Some have argued that gay-marriage laws do not need such guarantees because they don't require religious objectors to do any particular thing. But new laws are interpreted in light of existing statutes, and Vermont and Connecticut -- as well as all six states still considering same-sex marriage -- have laws on the books prohibiting discrimination on the basis of sexual orientation.

Conscience protections are a thoroughly American idea. Since Colonial times, legislatures have exempted religious minorities from laws inconsistent with their faith. Such exemptions allow Americans with radically different views on moral questions to live in peace and equality in the same society.

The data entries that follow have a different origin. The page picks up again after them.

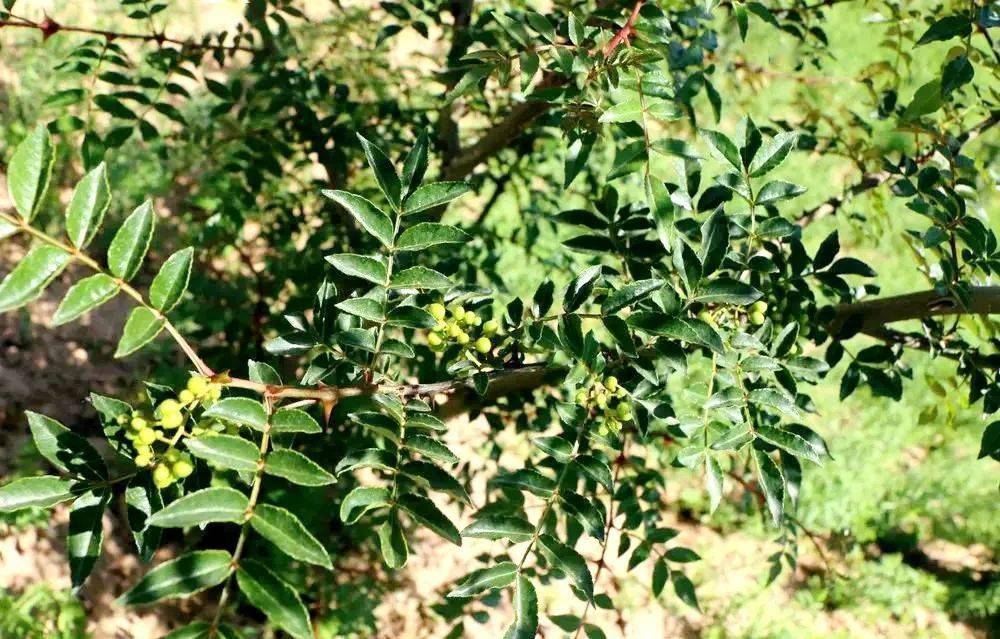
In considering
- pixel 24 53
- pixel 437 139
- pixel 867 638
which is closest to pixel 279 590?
pixel 437 139

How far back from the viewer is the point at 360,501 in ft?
2.97

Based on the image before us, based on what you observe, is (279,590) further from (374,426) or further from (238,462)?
(374,426)

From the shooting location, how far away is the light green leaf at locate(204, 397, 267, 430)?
807 mm

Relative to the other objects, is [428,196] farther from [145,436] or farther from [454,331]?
[145,436]

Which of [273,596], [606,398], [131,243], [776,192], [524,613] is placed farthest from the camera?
[776,192]

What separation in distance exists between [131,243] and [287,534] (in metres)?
0.34

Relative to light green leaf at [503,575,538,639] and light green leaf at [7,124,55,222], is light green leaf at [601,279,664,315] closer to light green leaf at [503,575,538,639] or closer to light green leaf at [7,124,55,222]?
light green leaf at [503,575,538,639]

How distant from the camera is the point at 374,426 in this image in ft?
3.09

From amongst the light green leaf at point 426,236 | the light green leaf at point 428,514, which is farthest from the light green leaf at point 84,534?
the light green leaf at point 426,236

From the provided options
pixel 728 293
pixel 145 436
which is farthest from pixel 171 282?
pixel 728 293

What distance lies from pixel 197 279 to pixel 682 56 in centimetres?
133

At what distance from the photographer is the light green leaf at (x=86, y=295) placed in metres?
0.78

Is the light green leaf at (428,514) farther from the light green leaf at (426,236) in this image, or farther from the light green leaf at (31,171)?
the light green leaf at (31,171)

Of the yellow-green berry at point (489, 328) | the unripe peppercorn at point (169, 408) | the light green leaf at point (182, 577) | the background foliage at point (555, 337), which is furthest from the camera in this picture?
the yellow-green berry at point (489, 328)
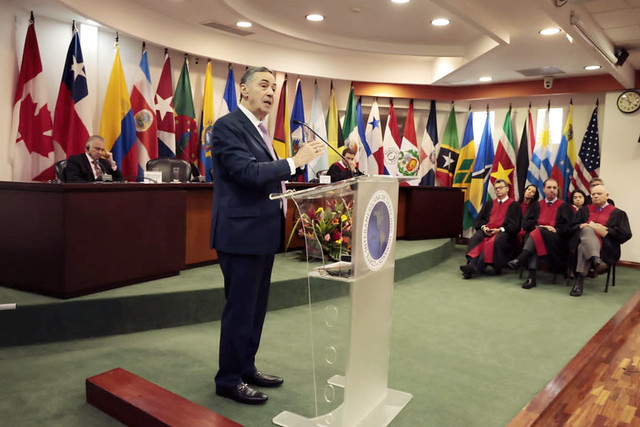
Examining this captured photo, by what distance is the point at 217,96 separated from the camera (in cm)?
697

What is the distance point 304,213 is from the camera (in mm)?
1951

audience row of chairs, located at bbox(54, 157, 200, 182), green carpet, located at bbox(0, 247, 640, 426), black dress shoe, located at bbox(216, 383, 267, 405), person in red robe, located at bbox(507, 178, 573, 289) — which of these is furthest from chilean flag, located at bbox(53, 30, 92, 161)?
person in red robe, located at bbox(507, 178, 573, 289)

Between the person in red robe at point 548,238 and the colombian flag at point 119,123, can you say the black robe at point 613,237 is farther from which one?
the colombian flag at point 119,123

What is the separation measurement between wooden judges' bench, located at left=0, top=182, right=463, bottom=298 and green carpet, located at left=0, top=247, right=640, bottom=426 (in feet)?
1.53

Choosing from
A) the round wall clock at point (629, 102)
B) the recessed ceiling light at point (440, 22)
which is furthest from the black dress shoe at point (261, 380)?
the round wall clock at point (629, 102)

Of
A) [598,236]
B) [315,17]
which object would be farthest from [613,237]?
[315,17]

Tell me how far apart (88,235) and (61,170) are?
6.17 ft

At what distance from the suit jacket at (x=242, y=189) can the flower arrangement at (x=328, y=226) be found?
0.77 feet

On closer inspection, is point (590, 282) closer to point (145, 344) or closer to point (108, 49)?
point (145, 344)

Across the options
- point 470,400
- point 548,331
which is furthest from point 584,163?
point 470,400

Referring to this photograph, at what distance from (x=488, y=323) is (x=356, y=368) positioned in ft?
7.56

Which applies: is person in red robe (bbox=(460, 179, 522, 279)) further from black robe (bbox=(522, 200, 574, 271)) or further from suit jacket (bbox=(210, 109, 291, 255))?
suit jacket (bbox=(210, 109, 291, 255))

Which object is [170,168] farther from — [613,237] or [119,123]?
[613,237]

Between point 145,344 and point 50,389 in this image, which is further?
point 145,344
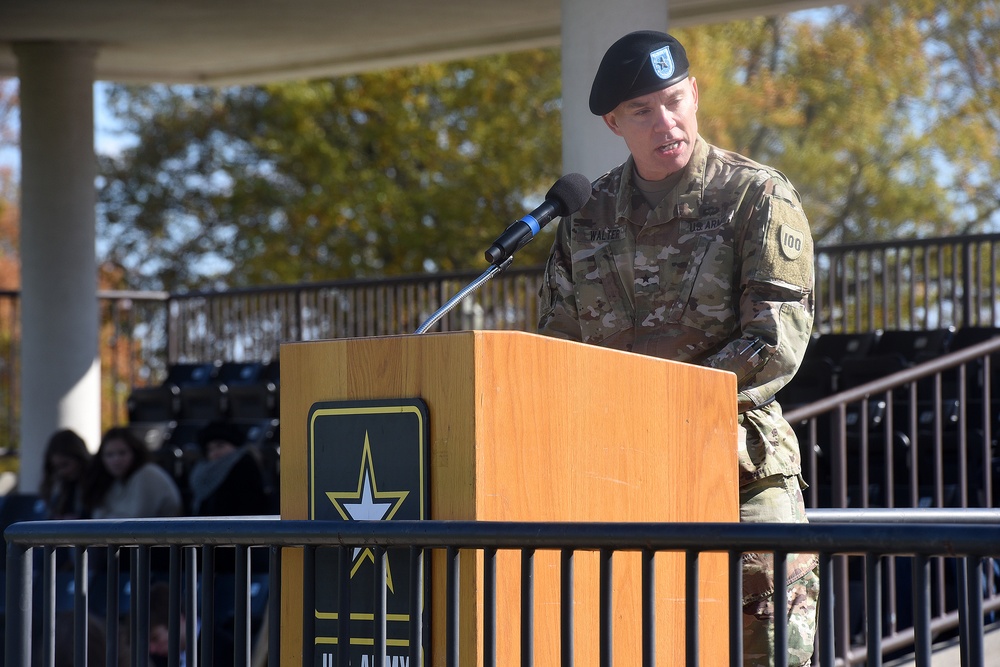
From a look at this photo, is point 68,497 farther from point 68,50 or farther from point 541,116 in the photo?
point 541,116

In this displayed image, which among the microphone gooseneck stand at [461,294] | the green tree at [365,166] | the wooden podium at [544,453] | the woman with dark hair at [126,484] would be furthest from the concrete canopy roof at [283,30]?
the green tree at [365,166]

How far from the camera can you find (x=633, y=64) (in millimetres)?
3062

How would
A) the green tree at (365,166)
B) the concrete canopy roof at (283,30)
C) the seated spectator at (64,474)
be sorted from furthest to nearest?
the green tree at (365,166)
the concrete canopy roof at (283,30)
the seated spectator at (64,474)

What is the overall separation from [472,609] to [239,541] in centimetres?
49

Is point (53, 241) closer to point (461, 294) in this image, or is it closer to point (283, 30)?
point (283, 30)

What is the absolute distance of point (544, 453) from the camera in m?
2.28

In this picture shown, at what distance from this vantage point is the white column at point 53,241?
11.7 metres

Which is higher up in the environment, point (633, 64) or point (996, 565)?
point (633, 64)

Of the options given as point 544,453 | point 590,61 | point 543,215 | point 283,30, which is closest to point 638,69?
point 543,215

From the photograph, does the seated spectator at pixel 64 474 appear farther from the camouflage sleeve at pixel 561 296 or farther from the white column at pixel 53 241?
the camouflage sleeve at pixel 561 296

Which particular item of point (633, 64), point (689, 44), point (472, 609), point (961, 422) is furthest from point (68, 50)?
point (689, 44)

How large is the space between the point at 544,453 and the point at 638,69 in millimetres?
1117

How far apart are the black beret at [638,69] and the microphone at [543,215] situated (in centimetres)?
23

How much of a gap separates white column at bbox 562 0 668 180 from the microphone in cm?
397
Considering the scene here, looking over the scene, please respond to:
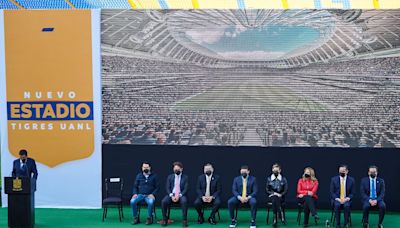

The gay, quasi-libertarian, pro-Obama Andrew Sullivan adds:

But how far do you go? Should a Catholic caterer, for example, be able to refuse to provide food for a second marriage? My own view is: yes. But then I'm a libertarian in many ways. I see protecting religious freedom in the civil sphere as a core principle. And by exposing such religious prejudice so baldly, and allowing the market to disadvantage the bigoted, we may even help jump-start the conversations that will eventually persuade people that they're wrong.


I don't know if I would go as far as he does, but I like the point he makes.

I have already argued that our secular government should treat homosexual and heterosexual individuals, and the recognition of their unions, the same. That does not, however, settle the moral/religious issue, and it should be left to each individual and religious group to decide for themselves.